Donges Jonathan F, Lochner Jakob H, Kitzmann Niklas H, Heitzig Jobst, Lehmann Sune, Wiedermann Marc, Vollmer Jürgen
Earth System Analysis and Complexity Science, Potsdam Institute for Climate Impact Research, Member of the Leibniz Association, Potsdam, Germany.
Stockholm Resilience Centre, Stockholm University, Stockholm, Sweden.
Eur Phys J Spec Top. 2021;230(16-17):3311-3334. doi: 10.1140/epjs/s11734-021-00279-7. Epub 2021 Oct 1.

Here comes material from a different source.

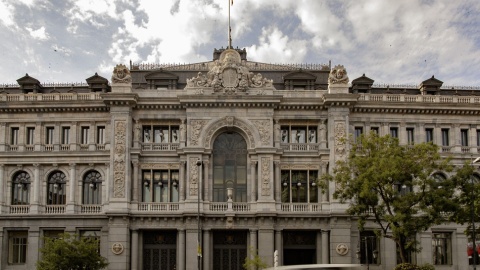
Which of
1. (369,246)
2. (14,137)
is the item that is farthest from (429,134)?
(14,137)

Spreading dynamics and complex contagion processes on networks are important mechanisms underlying the emergence of critical transitions, tipping points and other non-linear phenomena in complex human and natural systems. Increasing amounts of temporal network data are now becoming available to study such spreading processes of behaviours, opinions, ideas, diseases and innovations to test hypotheses regarding their specific properties. To this end, we here present a methodology based on dose-response functions and hypothesis testing using surrogate data models that randomise most aspects of the empirical data while conserving certain structures relevant to contagion, group or homophily dynamics. We demonstrate this methodology for synthetic temporal network data of spreading processes generated by the adaptive voter model. Furthermore, we apply it to empirical temporal network data from the Copenhagen Networks Study. This data set provides a physically-close-contact network between several hundreds of university students participating in the study over the course of 3 months. We study the potential spreading dynamics of the health-related behaviour "regularly going to the fitness studio" on this network. Based on a hierarchy of surrogate data models, we find that our method neither provides significant evidence for an influence of a dose-response-type network spreading process in this data set, nor significant evidence for homophily. The empirical dynamics in exercise behaviour are likely better described by individual features such as the disposition towards the behaviour, and the persistence to maintain it, as well as external influences affecting the whole group, and the non-trivial network structure. The proposed methodology is generic and promising also for applications to other temporal network data sets and traits of interest.
网络上的传播动态和复杂传染过程是复杂人类和自然系统中关键转变、临界点及其他非线性现象出现的重要机制。现在有越来越多的时间网络数据可用于研究行为、观点、思想、疾病和创新的此类传播过程,以检验关于其特定属性的假设。为此,我们在此提出一种基于剂量反应函数和使用替代数据模型进行假设检验的方法,该模型在保留与传染、群体或同质性动态相关的某些结构的同时,对经验数据的大多数方面进行随机化处理。我们针对由自适应选民模型生成的传播过程的合成时间网络数据演示了这种方法。此外,我们将其应用于哥本哈根网络研究的经验时间网络数据。该数据集提供了数百名参与研究的大学生在3个月期间的身体密切接触网络。我们研究了“定期去健身工作室”这种与健康相关行为在该网络上的潜在传播动态。基于替代数据模型的层次结构,我们发现我们的方法既没有为该数据集中剂量反应型网络传播过程的影响提供显著证据,也没有为同质性提供显著证据。运动行为中的经验动态可能更好地由个体特征来描述,例如对该行为的倾向、维持该行为的坚持性,以及影响整个群体的外部影响和复杂的网络结构。所提出的方法具有通用性,对于应用于其他时间网络数据集和感兴趣的特征也很有前景。